> **Given request**:
Arrange everything from the line containing "How should these" down to the line containing "4. white baseboard at bbox 389,290,476,400" as a Markdown table with the columns Row and Line text, leaving out any blank lines.

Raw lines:
◆ ◆ ◆ ◆ ◆ ◆ ◆

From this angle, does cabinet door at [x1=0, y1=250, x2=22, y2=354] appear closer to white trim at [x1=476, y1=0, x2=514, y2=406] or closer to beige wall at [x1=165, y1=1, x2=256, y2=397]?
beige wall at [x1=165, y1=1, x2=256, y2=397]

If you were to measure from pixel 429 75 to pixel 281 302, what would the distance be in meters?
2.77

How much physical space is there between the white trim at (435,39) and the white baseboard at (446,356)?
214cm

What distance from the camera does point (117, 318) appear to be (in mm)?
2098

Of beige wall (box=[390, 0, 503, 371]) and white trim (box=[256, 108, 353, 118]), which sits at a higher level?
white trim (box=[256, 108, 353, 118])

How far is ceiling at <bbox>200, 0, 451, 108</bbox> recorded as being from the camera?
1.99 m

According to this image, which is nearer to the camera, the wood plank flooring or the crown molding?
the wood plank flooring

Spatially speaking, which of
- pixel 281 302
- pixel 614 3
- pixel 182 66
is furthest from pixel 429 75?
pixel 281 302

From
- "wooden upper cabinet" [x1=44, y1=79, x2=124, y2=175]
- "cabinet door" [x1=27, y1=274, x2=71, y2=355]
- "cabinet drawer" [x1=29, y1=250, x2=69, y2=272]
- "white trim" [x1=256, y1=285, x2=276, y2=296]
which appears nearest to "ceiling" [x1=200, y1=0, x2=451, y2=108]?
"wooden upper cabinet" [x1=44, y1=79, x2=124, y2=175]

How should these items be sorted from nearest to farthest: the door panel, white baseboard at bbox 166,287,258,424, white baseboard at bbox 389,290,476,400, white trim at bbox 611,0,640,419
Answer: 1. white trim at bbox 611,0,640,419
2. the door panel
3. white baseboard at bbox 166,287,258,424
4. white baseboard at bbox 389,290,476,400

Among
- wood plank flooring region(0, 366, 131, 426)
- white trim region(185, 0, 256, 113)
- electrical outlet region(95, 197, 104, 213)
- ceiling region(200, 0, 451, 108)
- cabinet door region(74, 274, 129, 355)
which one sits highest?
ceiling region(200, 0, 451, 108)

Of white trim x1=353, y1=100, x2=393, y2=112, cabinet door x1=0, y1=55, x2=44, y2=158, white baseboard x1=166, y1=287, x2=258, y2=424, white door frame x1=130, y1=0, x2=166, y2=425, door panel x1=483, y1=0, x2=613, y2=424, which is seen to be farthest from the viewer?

◆ ◆ ◆ ◆ ◆ ◆ ◆

> **Correct response**:
| Row | Line text |
|---|---|
| 1 | How should these items be sorted from nearest to farthest: the door panel, white baseboard at bbox 166,287,258,424, white baseboard at bbox 389,290,476,400, white trim at bbox 611,0,640,419 |
| 2 | Answer: 1. white trim at bbox 611,0,640,419 |
| 3 | 2. the door panel |
| 4 | 3. white baseboard at bbox 166,287,258,424 |
| 5 | 4. white baseboard at bbox 389,290,476,400 |